**Goal:** How many songs does the new-tracks roundup pick as the best of the week?

**Quoted passage:**
------------------------------------------------
Plus Japanese Breakfast, LIV, Ride, and a Wrap-up of the Week's Other Notable New Tracks

Jun 09, 2017 Alvvays Bookmark and Share


What a packed week for new songs and album announcements, enough to help you ignore all the James Comey/Donald Trump (but at least the Conservatives stumbled at the U.K. general election). To help you sort through the multitude of new songs released in the last seven days, we have picked the seven best this week (we couldn’t narrow it down to five). Below that we have also highlighted other notable new tracks shared this week.

1. TORRES: “Skim”
------------------------------------------------
**Dataset section:**
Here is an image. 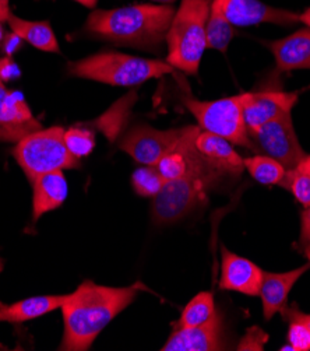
------------------------------------------------
**Solution below:** Seven.